Guest posting on Mommy Hot Spot today. Discussing a few of my favorite topics: social media (and how people react to it), parenting, and booger eating (yes, I said it!)
Read the post here or see below.
Lately I have seen a very unfortunate trend with my Mom friends. I’ve heard it at parties, seen it on Facebook, and even discussed it at book club. Moms are mad, frustrated and upset. And who is this rage directed at?
Mom Bloggers. Or Moggers as my friend likes to call them. People like me.
Apparently women are ticked at the perfect way Mommy bloggers are portraying their lives, and it’s too much pressure to live up to on a daily basis.
“No one’s cupcakes come out that way,” screamed my friend the day she lived out a Pinterest-fail of tie-dyed cupcakes for her daughter’s 7th birthday party. I actually thought they came out pretty good, but clearly not as perfect as the picture she showed me on her iPad.
Another friend vehemently exclaimed the other day: “It’s not like parenting three kids isn’t hard enough, but now all these ‘perfect’ Mom bloggers are out there talking about organic food, no screen time until they turn eighteen, keeping your kids in car seats backwards until they’re nine…enough is enough!”
I get it. I really do. I am one of those moms that is creatively challenged. My youngest out-paced me in the craft world at four years old when she took the glue gun out of my hands to put the feathers on the turkey we were creating for Thanksgiving. I would rather stick pins in my eyes than spend a day scrapbooking, crafting or baking cakes that involve words like fondant. If I judged what kind of mother I was based on this, I would get a big fat F.
And sometimes when I read about the food a blogger creates from scratch every day to feed her nine children or the organic garden a New York City mom cultivated on the roof of her apartment, I feel pangs of guilt for the cheez-its I sent in for group snack (although they did have letters imprinted on them, you know, to make the kids smarter).
But a few years ago, I had a life-changing experience. I met a mom through my daughters’ My Gym classes. She also had twins, but that was where our similarities stopped. She had lost all of her baby weight, had no muffin top, and was constantly pulled together. She had her own successful business she started while breastfeeding her twins for 14 months and teaching them sign language. Because their father was from Montreal, they were already speaking two languages and had travelled extensively by the tender age of three. No joke.
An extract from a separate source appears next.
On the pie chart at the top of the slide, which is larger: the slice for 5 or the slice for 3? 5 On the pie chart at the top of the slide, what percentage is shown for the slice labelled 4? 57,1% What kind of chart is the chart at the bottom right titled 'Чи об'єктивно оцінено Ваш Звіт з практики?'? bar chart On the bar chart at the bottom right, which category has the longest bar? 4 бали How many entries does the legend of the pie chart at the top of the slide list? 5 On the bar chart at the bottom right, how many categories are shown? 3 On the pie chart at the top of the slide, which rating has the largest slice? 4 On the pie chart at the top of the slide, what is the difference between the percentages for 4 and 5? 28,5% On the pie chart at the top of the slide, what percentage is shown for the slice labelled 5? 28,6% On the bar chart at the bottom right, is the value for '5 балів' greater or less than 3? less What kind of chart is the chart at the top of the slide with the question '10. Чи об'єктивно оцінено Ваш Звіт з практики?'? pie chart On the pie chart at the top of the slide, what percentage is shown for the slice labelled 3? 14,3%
Despite the fact that this mom made me feel like an utter failure, she was very friendly, so we decided to hit the local Chick-fil-A for lunch after class one day. As we chatted while the kids were eating, I looked over at her son who continuously picked his nose, and yes, ate it. Her daughter had a meltdown of epic proportions because she had white milk instead of chocolate. They had to leave early because her son threw his shoe at the back of a stranger’s head. It was not pretty, and she was mortified.
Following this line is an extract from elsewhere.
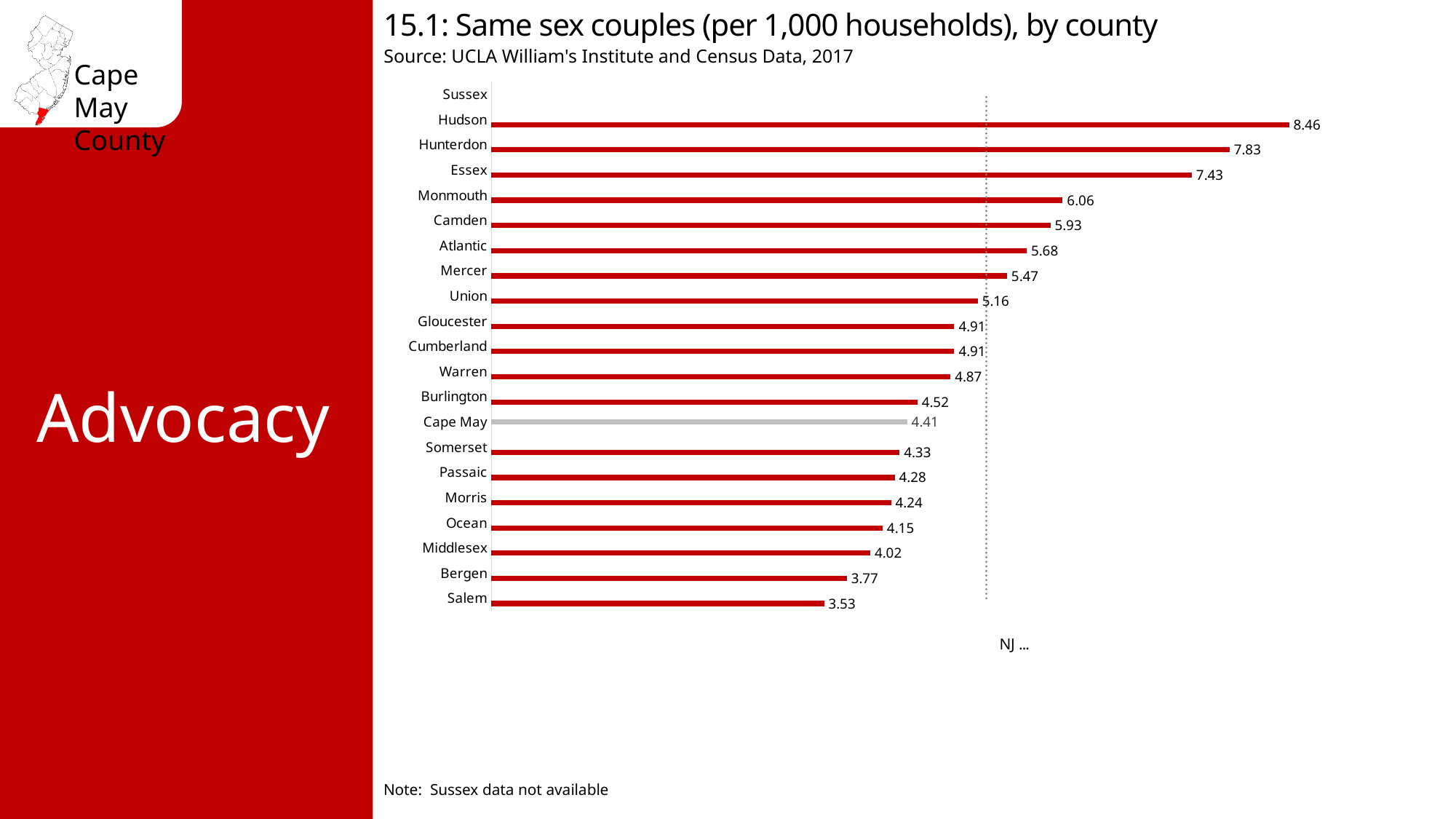
What is the value for Cape May? 4.41 Which county's bar is shown in grey instead of red? Cape May What is the value for Atlantic? 5.68 Which county has the lowest plotted value? Salem How many counties are listed on the y axis? 21 What is the value for Hudson? 8.46 Which is larger, the value for Essex or the value for Monmouth? Essex Which county has the highest value? Hudson What is the difference between the values for Hudson and Salem? 4.93 What kind of chart is this? Bar chart Which is larger, the value for Cape May or the value for Somerset? Cape May What is the difference between the values for Burlington and Cape May? 0.11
Apparently perfect hair does not make you immune to booger-eating. Because I had lived this scenario myself (several times), I was relieved to see this mom also succumbed to the same issues that I had with my kids. Although the image she projected publicly was much different, at the end of the day, she was as frazzled as I was.
It is no different in the blogging world. As bloggers, we project the image we want our readers to see. We carefully choose our words, images and topics that we think our readers will embrace. And although there are the mommy bloggers that believe honesty in parenting is what they want to portray, most of these women are building a brand, and that brand is their carefully-crafted persona.
While it may be hard to believe, most of the moms writing blogs are not doing it to make other moms feel bad; but let’s be honest: how many of you would attempt to try a recipe if the cake looked lopsided? I always equate blogging (and in some cases social media) to publishing your own magazine — an opportunity to share what you are passionate about whether it is clean eating, fitness, crafts, make-up, decorating, or just your kids. They are trying to put their best foot forward to their audience, just as they would showcase their best products in their storefront.
I believe the rage against the mommy bloggers, Pinterest-ers, and perfect Facebook posters is symbolic of what has always been going since the dawn of mommy-hood. So many of us strive for perfection and use other parents as a benchmark for our own self-worth. When we look at others though the lens of resentment, there is no way we can support each other or encourage our kids to treat each other compassionately.
There is no way to parent perfectly, and having a child absolutely guarantees you will be imperfect. It doesn’t matter how many perfect cakes you bake, marathons you run, or crafts you create, your kid still may eat his own booger in front of somebody else.
What can you do to sublimate your rage? Instead of feeling guilt and resentment when going on social media, digest the information and decide what you want to do with it. You may want to embrace having your own chickens for free range eggs or you may go back to buying your egg McMuffin.
Because while some bloggers do try to shame us into thinking that their way is the only way — using fear and judgement — we often forget that we, as readers, have the power in these situations. Bloggers are only as successful as their followers make them. Trust me, I know.
Eleanor Roosevelt once said, “No one can make you feel inferior without your consent.” I think we all need to remind ourselves of this as parents in today’s digital age.